[Requirement]: Continue the Flink CEP timeout thread below, starting right after its final line.
++++ Excerpt to read ++++
Re: Listening to timed-out patterns in Flink CEP

Posted by Till Rohrmann <ti...@gmail.com>.
Hi David,

the problem is still that there is no corresponding watermark saying that 4
seconds have now passed. With your code, watermarks will be periodically
emitted but the same watermark will be emitted until a new element arrives
which will reset the watermark. Thus, the system can never know until this
watermark is seen whether there will be an earlier event or not. I fear
that this is a fundamental problem with stream processing.

You're right that the negation operator won't solve the problem. It will
indeed suffer from the same problem.

Cheers,
Till

On Sun, Oct 9, 2016 at 7:37 PM, <lg...@yahoo.com> wrote:

> >>FLINK-3320 <https://issues.apache.org/jira/browse/FLINK-3320> (CEP
> "not" operator) does not address this because again, how would the "not
> match" be triggered if no event at all occurs?
>
> Good question.
>
> I'm not sure whether the following will work:
>
> This could be done by creating a CEP matching pattern that uses both of
> "notNext" (or "notFollowedBy") and "within" constructs. Something like this:
>
> Pattern<Event, ?> pattern = Pattern.<Event>begin("first")
>     .notNext("second")
>     .within(Time.seconds(3));
>
> I'm hoping Flink CEP experts (Till?) will comment on this.
>
> Note: I have requested these negation patterns to be implemented in Flink
> CEP, but notNext/notFollowedBy are not yet implemented in Flink..
>
>
> - LF
>
>
>
>
> ------------------------------
> *From:* David Koch <og...@googlemail.com>
> *To:* user@flink.apache.org; lgfmt@yahoo.com
> *Sent:* Sunday, October 9, 2016 5:51 AM
>
> *Subject:* Re: Listening to timed-out patterns in Flink CEP
>
> Hello,
>
> Thank you for the explanation as well as the link to the other post.
> Interesting to learn about some of the open JIRAs.
>
> Indeed, I was not using event time, but processing time. However, even
> when using event time I only get notified of timeouts upon subsequent
> events.
>
> The link <http://pastebin.com/x4m3RHQz> contains an example where I read
> <key> <value> from a socket, wrap this in a custom "event" with timestamp,
> key the resultant stream by <key> and attempt to detect <key> instances no
> further than 3 seconds apart using CEP.
>
> Apart from the fact that results are only printed when I close the socket
> (normal?) I don't observe any change in behaviour
>
> So event-time/watermarks or not: SOME event has to occur for the timeout
> to be triggered.
++++ Data extract ++++
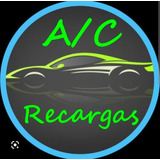 Oferta Recarga Gas A/a Auto En El Momento , Que Enfrian Poco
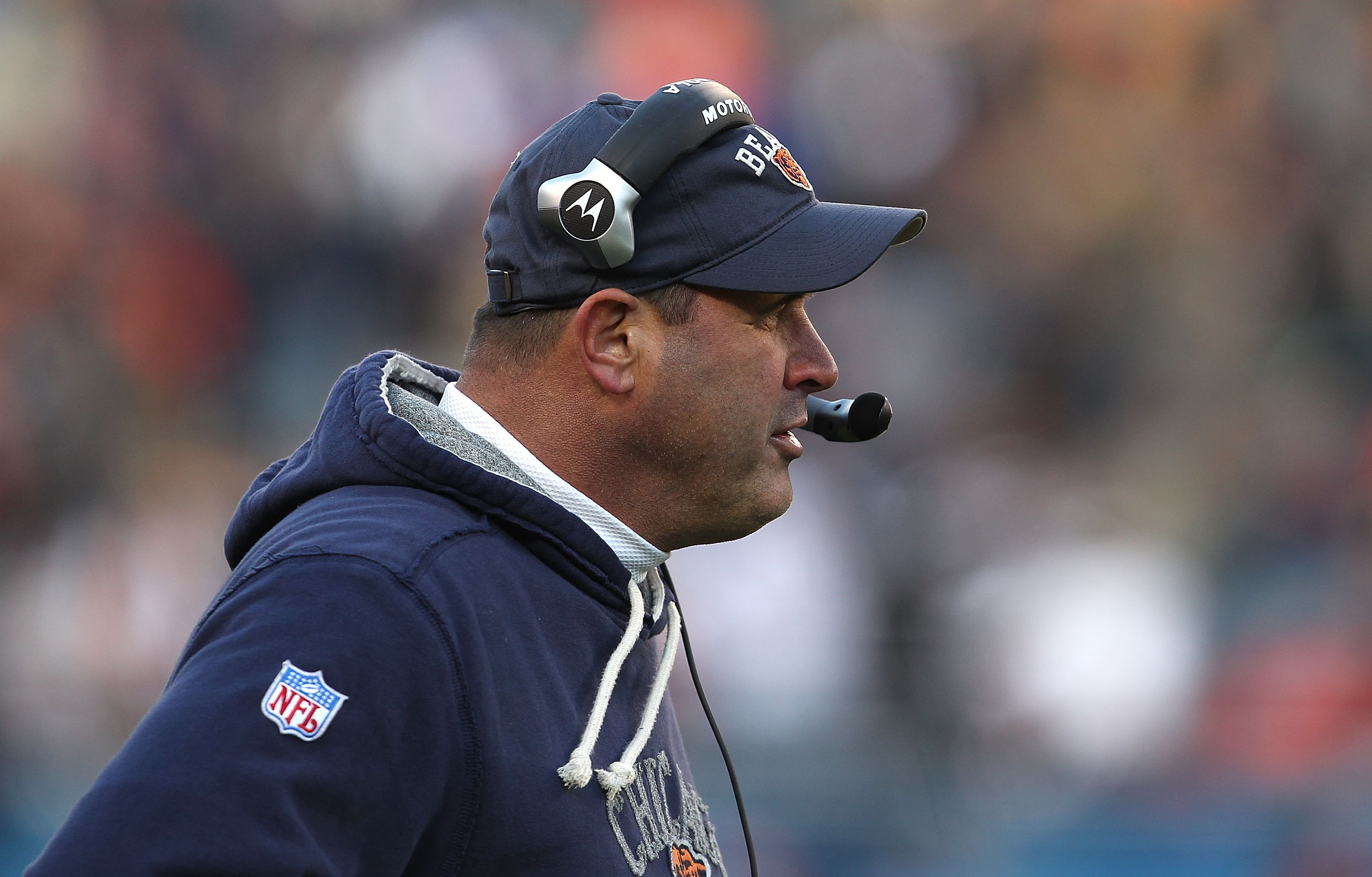 The 25 Worst Coaches in NFL History | News, Scores, Highlights, Stats, and  Rumors | Bleacher Report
++++
[Task answer]:
>
> FLINK-3320 <https://issues.apache.org/jira/browse/FLINK-3320> (CEP "not"
> operator) does not address this because again, how would the "not match" be
> triggered if no event at all occurs?
>
> On Sat, Oct 8, 2016 at 12:50 AM, <lg...@yahoo.com> wrote:
>
> The following is a better link:
>
> http://mail-archives.apache. org/mod_mbox/flink-user/
> 201609.mbox/%3CCAC27z% 3DOTtv7USYUm82bE43- DkoGfVC4UAWD6uQwwRgTsE5be8g%
> 40mail.gmail.com%3E
> <http://mail-archives.apache.org/mod_mbox/flink-user/201609.mbox/%3CCAC27z%3DOTtv7USYUm82bE43-DkoGfVC4UAWD6uQwwRgTsE5be8g%40mail.gmail.com%3E>
>
>
> - LF
>
>
>
>
> ------------------------------
> *From:* "lgfmt@yahoo.com" <lg...@yahoo.com>
> *To:* "user@flink.apache.org" <us...@flink.apache.org>
> *Sent:* Friday, October 7, 2016 3:36 PM
>
> *Subject:* Re: Listening to timed-out patterns in Flink CEP
>
> Isn't the upcoming CEP negation (absence of an event) feature solve this
> issue?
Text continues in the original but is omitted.